Bembridge Windmill is the only surviving windmill on the Isle of Wight and is now in the hands of the National Trust. Built in the 1700s, the windmill was active throughout the Victorian period, before closing in 1913. Most of the original machinery is still in place at the windmill, accessed via steep steps which cover four floors, and make for great viewing. Opening days are selected depending on the time of year, but if you have an interest in history and machinery, you’ll enjoy your visit to Bembridge Windmill.

If you’re looking to see some of the sights around Bembridge, there are plenty of walks to choose from – most of which offer stunning scenery of the surrounding area. The Culver Down walk takes approximately two hours to complete – taking you up and across the cliff face – with views across Sandown – before heading down towards Bembridge.

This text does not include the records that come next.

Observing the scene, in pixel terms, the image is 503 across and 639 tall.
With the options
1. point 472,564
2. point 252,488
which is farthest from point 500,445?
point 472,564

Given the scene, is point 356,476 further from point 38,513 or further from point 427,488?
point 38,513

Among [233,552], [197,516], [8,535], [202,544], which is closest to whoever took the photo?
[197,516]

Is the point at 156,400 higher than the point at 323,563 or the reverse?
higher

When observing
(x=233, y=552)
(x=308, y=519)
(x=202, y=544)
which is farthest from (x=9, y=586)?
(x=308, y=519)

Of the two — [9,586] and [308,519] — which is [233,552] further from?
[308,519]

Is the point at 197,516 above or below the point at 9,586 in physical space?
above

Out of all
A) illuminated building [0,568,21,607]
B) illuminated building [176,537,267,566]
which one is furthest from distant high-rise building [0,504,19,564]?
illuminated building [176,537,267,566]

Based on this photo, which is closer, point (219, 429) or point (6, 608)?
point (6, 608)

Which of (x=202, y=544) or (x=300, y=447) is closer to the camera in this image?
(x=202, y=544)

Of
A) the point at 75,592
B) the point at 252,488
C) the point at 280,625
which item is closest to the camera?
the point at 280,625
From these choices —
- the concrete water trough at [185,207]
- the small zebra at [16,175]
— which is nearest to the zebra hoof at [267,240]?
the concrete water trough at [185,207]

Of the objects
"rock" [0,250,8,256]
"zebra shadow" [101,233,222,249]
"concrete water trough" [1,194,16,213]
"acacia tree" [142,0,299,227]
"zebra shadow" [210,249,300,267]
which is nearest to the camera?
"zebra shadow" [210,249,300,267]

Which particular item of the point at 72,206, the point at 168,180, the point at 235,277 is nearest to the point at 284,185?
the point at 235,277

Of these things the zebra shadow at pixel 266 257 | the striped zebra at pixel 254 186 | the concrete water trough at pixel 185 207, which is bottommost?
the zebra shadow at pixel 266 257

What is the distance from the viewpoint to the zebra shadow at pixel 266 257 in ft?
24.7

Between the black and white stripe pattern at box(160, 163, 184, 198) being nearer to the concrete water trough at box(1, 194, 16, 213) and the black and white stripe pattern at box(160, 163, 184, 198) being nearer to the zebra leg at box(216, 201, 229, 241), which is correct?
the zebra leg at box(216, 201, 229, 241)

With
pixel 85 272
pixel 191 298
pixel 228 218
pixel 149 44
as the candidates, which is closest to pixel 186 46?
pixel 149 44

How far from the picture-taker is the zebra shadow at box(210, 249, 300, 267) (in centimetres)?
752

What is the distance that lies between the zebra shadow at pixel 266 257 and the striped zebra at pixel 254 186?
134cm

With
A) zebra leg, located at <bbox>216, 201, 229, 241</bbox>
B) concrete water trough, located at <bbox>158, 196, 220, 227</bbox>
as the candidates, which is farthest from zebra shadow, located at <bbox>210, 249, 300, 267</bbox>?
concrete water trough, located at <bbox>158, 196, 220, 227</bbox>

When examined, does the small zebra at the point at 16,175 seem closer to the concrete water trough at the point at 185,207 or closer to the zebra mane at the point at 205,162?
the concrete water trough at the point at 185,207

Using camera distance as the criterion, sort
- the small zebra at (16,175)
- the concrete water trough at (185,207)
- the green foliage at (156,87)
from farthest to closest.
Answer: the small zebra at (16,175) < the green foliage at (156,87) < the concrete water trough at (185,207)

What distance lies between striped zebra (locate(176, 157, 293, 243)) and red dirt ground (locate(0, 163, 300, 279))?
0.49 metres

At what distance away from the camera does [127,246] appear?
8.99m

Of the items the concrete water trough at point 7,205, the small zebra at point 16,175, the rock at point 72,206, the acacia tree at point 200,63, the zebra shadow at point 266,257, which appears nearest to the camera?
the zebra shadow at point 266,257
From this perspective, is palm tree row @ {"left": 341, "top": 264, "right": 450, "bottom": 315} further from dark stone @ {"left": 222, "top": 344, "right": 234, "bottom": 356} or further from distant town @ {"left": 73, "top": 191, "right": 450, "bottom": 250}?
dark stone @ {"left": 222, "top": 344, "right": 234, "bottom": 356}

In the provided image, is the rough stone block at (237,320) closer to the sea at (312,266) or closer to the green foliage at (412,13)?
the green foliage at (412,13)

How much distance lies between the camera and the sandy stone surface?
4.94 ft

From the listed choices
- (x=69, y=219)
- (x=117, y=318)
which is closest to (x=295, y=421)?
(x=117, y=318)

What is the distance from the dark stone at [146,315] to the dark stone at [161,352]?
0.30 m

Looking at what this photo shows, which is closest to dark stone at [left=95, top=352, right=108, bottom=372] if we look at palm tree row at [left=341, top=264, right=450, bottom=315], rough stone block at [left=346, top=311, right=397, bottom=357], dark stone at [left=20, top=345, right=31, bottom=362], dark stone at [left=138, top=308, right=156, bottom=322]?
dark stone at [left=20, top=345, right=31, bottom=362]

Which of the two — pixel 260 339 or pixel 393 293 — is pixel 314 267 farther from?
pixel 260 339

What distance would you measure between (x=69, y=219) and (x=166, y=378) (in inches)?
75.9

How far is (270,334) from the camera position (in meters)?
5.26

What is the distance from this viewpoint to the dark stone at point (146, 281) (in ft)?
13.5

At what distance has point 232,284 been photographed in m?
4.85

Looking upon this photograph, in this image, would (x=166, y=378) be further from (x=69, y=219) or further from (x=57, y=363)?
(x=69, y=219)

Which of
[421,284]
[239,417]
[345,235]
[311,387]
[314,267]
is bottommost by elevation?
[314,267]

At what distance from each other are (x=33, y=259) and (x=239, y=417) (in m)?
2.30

Once up on top of Culver Down, you’ll have the chance to enjoy an ice cream, or even refuel at The Culver Haven Inn – ready for the walk back down.

Before heading on the descent down towards Bembridge, take time to visit the Earl of Yarborough Monument – which is hard to miss at 75ft tall – and is situated close to the Culver Haven Inn. The monument is a prominent figure atop the cliff – and was previously used as a guide for ships passing by at sea. The three beaches Lane End, the Ledge and Bembridge Beach are very popular for exploring with contrasting coastlines, rock pools and stunning panoramic views out to sea including the well photographed RNLI station.